"Our congregations need not only truthful exegesis and engaging preaching but also emotional discipleship. Each week, the people in our pews carry with them loss, grief, and suffering, and they long for a way to meet God in the midst of their struggles. When sermons focus only on the victory of the Christian life, this makes walking the way of Jesus more difficult for those who are in pain. Kim helps those of us who preach to address various types of suffering with wisdom, compassion, and the hope of Christ. He helps us take up the holy responsibility of proclaiming that every part of our lives--including our sorrow and pain--is something that we address as a church and is, more importantly, a place to encounter God."
Tish Harrison Warren, Anglican priest; author of Liturgy of the Ordinary and Prayer in the Night
"Matthew Kim is a battle-scarred, veteran pastor familiar with suffering and a master teacher of preaching. His perceptive, poignant book will pluck up your courage and inspire you to preach powerful sermons that birth hope in the lives of people who suffer."
Ken Shigematsu, pastor, Tenth Church, Vancouver, British Columbia; author of Survival Guide for the Soul
"Matthew D. Kim, an experienced pastor, preacher, and teacher of preaching, has written an insightful and beautifully instructive book on preaching to people who experience pain--on all sorts of levels. Kim deftly demonstrates the preacher's responsibility to understand his or her own personal pain and the pain of his or her listeners. As a result, the preacher is enabled to empathize with them and out of her own pain preach the hope of the Scriptures to them. Preaching to People in Pain is an important contribution to pastoral ministry, to preaching, and to the field of homiletics. Kim is to be commended for addressing this tender and fragile but often overlooked aspect of the preaching task."

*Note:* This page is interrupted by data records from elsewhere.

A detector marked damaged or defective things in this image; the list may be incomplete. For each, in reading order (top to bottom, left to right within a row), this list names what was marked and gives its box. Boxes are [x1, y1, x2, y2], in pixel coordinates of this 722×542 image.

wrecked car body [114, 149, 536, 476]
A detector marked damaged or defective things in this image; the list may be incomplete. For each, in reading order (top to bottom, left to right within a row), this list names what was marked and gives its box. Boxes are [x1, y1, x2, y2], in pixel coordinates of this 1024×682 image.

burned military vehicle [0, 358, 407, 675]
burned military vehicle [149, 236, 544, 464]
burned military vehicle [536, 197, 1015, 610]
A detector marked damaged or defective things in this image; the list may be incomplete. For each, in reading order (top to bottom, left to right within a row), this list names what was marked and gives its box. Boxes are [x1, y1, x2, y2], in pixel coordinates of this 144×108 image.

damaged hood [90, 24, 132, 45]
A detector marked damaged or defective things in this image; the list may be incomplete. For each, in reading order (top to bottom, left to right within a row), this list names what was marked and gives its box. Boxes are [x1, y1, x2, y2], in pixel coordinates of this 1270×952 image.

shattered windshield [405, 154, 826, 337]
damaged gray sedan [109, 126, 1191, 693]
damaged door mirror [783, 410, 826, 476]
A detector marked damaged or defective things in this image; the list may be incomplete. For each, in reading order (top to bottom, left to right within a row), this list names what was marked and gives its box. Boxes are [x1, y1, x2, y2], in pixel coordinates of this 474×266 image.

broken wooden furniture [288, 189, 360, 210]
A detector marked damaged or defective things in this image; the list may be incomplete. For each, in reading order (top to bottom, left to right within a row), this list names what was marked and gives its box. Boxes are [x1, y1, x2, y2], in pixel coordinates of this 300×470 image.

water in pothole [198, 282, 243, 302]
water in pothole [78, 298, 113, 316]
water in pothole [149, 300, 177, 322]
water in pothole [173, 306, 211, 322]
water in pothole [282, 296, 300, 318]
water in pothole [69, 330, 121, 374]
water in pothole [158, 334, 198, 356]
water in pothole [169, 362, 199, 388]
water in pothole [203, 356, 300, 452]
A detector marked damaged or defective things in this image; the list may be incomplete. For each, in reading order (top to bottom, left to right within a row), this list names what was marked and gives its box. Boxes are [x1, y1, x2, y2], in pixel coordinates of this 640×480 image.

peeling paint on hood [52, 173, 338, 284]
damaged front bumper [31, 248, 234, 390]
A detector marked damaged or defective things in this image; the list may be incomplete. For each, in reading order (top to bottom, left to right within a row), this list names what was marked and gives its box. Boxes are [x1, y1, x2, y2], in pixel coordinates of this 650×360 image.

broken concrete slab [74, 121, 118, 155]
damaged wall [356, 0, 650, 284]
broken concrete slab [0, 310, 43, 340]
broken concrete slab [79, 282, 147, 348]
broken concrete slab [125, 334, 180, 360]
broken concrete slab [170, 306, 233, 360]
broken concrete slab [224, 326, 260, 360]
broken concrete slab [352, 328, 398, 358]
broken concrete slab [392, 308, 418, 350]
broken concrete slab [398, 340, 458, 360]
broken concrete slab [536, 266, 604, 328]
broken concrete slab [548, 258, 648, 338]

Scott M. Gibson, professor of preaching, David E. Garland Chair of Preaching, and director of the PhD program in preaching, Truett Seminary, Baylor University
"Preaching to People in Pain could also be called Preaching to Humans. In a culture which makes us believe something is wrong with us when we experience suffering, preachers have a choice: to provide shallow promises or to trust in the truth of our story--that resurrection only comes after death. With wisdom and courage Matthew Kim invites preachers to name their own pain for the sake of their own health and the health of their congregations. We're presented with the hopeful possibility that together we have the capacity for the challenges of life and that as we face them, we find the truth of our story in solidarity with our suffering (and resurrected) Lord."
Mandy Smith, pastor and author of The Vulnerable Pastor and Unfettered: Imagining a Childlike Faith beyond the Baggage of Western Culture
"Frederick Buechner famously wrote that the preacher should not be like the captain of a ship 'who is the only one aboard who . . . does not know that the waves are twenty feet high.' Preaching to pain clearly indicates that we understand that there are waves. Confessing our own pain as part of that process indicates that we have had to navigate the waves too. Matthew Kim addresses the waves and rides them with his readers to teach us all how to navigate life's storms by the light of our Savior's heart."
Bryan Chapell, pastor emeritus, Grace Presbyterian Church; president emeritus, Covenant Seminary; author of Christ-Centered Preaching
Matthew D. Kim (PhD, University of Edinburgh) is the George F. Bennett Professor of Preaching and Practical Theology, director of the Haddon W. Robinson Center for Preaching, and director of Mentored Ministry at Gordon-Conwell Theological Seminary in South Hamilton, Massachusetts. He is a past president of the Evangelical Homiletics Society and has over fifteen years of preaching and teaching experience. Kim has written or edited many books, including Preaching to People in Pain (winner of a Christianity Today 2022 Book Award) and Preaching with Cultural Intelligence (the 2018 Preaching magazine Book of the Year).